BEGIN Input records
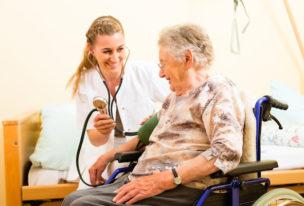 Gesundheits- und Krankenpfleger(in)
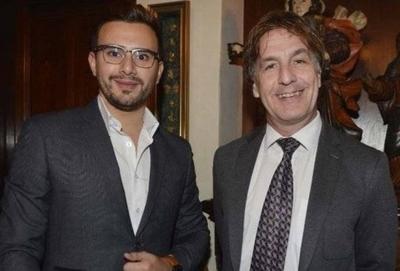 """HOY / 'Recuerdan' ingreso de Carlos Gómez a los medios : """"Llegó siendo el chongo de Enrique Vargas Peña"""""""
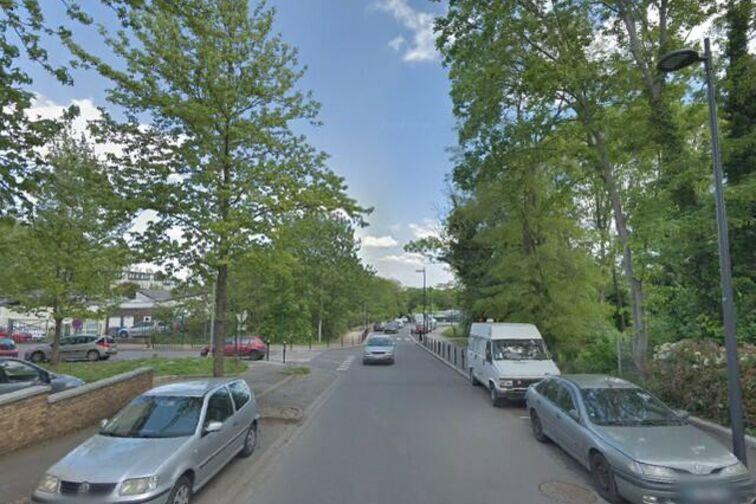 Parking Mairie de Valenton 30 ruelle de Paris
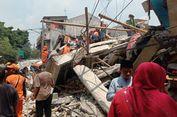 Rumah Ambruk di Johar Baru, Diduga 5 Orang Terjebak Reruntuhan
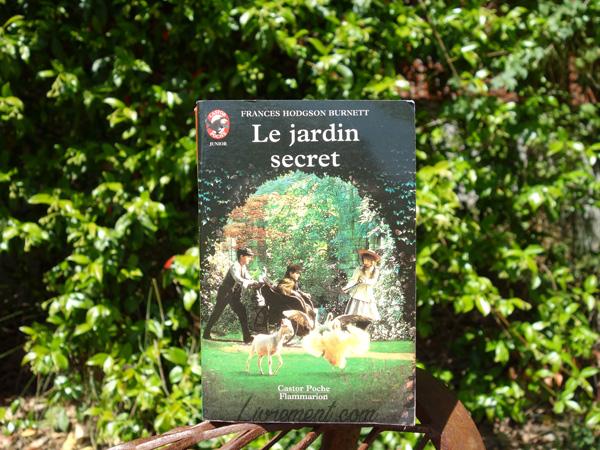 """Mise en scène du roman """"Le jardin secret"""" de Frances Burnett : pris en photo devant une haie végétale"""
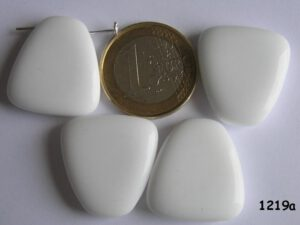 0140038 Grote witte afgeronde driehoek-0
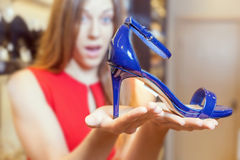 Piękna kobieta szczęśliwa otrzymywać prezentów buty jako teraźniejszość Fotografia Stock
END Input records
Task requirements:
The data is to be restated word for word, with any pictures set aside.

Exercise response:
 Gesundheits- und Krankenpfleger(in)
 """HOY / 'Recuerdan' ingreso de Carlos Gómez a los medios : """"Llegó siendo el chongo de Enrique Vargas Peña"""""""
 Parking Mairie de Valenton 30 ruelle de Paris
 Rumah Ambruk di Johar Baru, Diduga 5 Orang Terjebak Reruntuhan
 """Mise en scène du roman """"Le jardin secret"""" de Frances Burnett : pris en photo devant une haie végétale"""
 0140038 Grote witte afgeronde driehoek-0
 Piękna kobieta szczęśliwa otrzymywać prezentów buty jako teraźniejszość Fotografia Stock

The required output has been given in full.